▶ **Çalışma Soruları**
[1] Okuma metninde buğday danesinden elde edildiği belirtilen gıdaları sıralayın.
[2] Okuma metninin "Buğday; dünyada olduğu" sözleriyle başlayıp "bir organik materyalidir." sözlerine kadar süren kısmını hiçbir değişiklik yapmadan aynen yazın.

▶ **Okuma Metni**
************

Yeni dönem tarımsal faaliyetlerinin başladığı bu günlerde hububat ekilişleri ile önümüzdeki dönem tarımsal faaliyetleri başlamıştır. Diğer bir ifade ile de tohum toprakla buluşturulmuştur. Bugünkü tarihi itibari ile de ekilişler büyük oranda yapılmıştır. Çıkışlarda olmuştur. Mevsimin gidişatı bakımından da şimdilik normal bir mevsim gidişatı olduğunu söylememiz mümkündür. Hayırlısı olsun.
Buğday; dünyada olduğu gibi ülkemizde ve de bölgemizde de önemli bir tarımsal üretim faaliyetidir. İnsan beslenmesinde önemli bir yeri olmakla birlikte elde edilen buğday ürünleri ile de ekonomik katkısı bakımından da önemli bir faaliyettir. Danesinden un, bulgur, makarna, nişasta gibi insan beslenmesinde önemli olan gıdaların elde edilmesinin yanında, değirmencilik esnasında elde edilen kepek ile birlikte saplarının hayvan beslenmesinin yanında saplarının ayrıca kağıt-karton sanayinde kullanılması bakımından da önemli bir ekonomik faaliyet oluşturmaktadır. Ayrıca saplarının parçalanıp toprağa karıştırılması ile de toprağın zayıflayan organik yapısının da iyileştirilmesine kısmen de olsa katkı vermesi bakımından da önemli bir organik materyalidir.

************

▶ **Verilen Materyal**
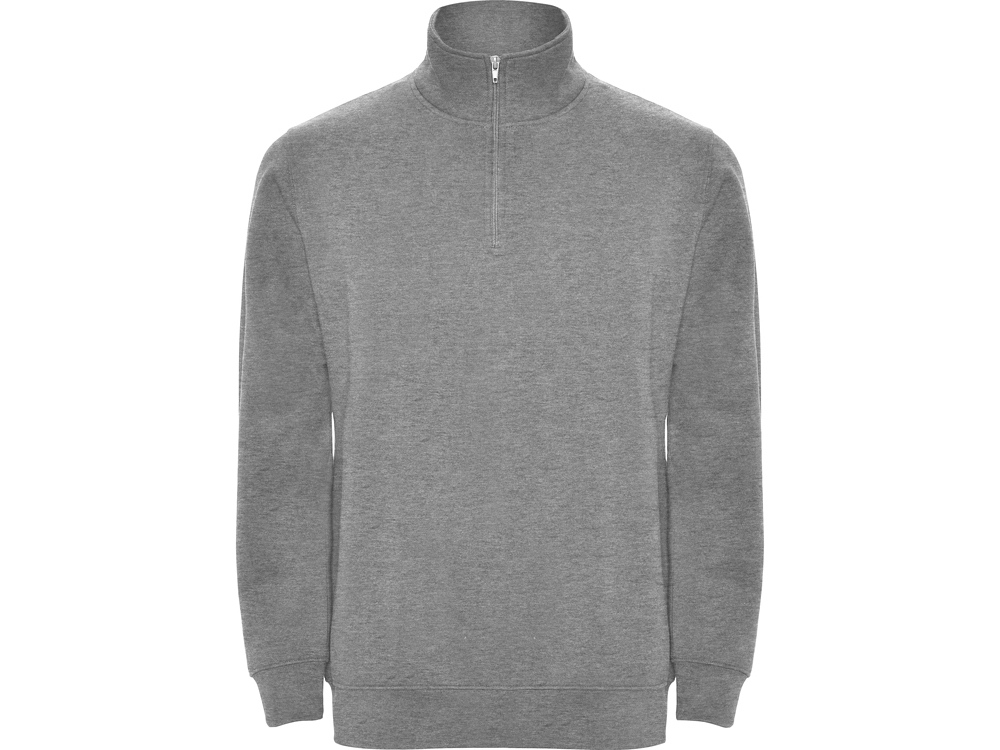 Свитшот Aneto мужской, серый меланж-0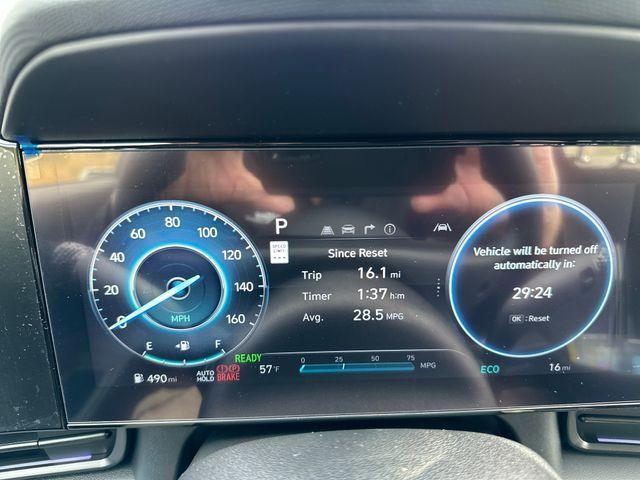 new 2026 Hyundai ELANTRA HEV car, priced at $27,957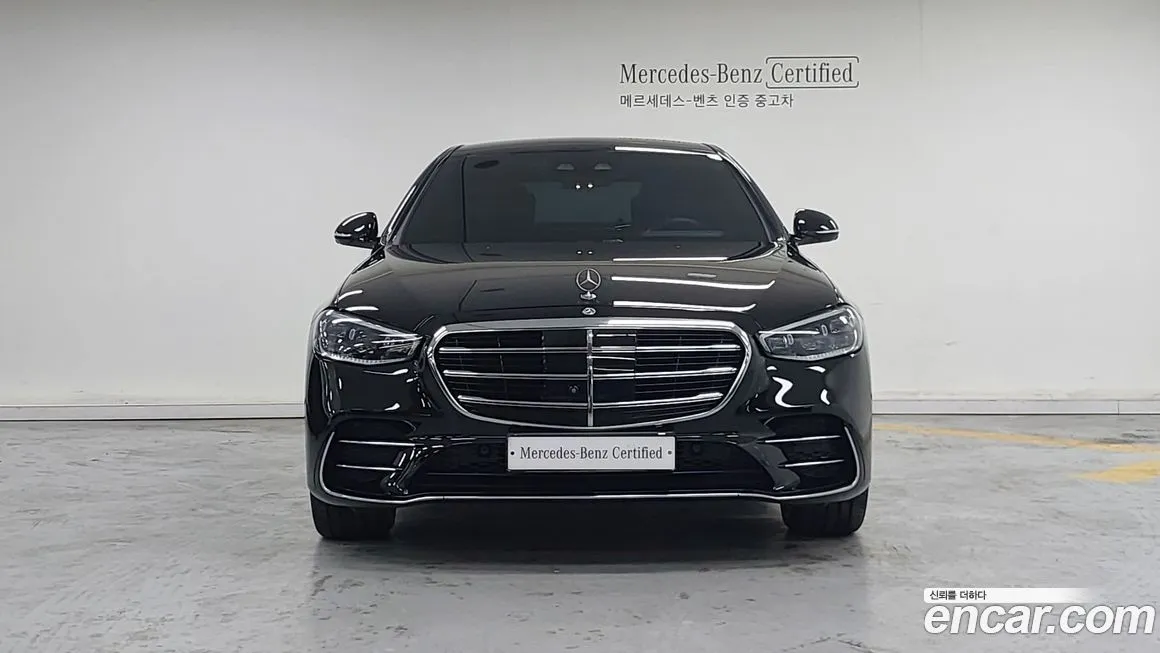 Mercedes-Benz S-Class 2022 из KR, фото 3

************

▶ **Görev Yanıtları**
[1] Un, bulgur, makarna, nişasta

[2]
Buğday; dünyada olduğu gibi ülkemizde ve de bölgemizde de önemli bir tarımsal üretim faaliyetidir. İnsan beslenmesinde önemli bir yeri olmakla birlikte elde edilen buğday ürünleri ile de ekonomik katkısı bakımından da önemli bir faaliyettir. Danesinden un, bulgur, makarna, nişasta gibi insan beslenmesinde önemli olan gıdaların elde edilmesinin yanında, değirmencilik esnasında elde edilen kepek ile birlikte saplarının hayvan beslenmesinin yanında saplarının ayrıca kağıt-karton sanayinde kullanılması bakımından da önemli bir ekonomik faaliyet oluşturmaktadır. Ayrıca saplarının parçalanıp toprağa karıştırılması ile de toprağın zayıflayan organik yapısının da iyileştirilmesine kısmen de olsa katkı vermesi bakımından da önemli bir organik materyalidir.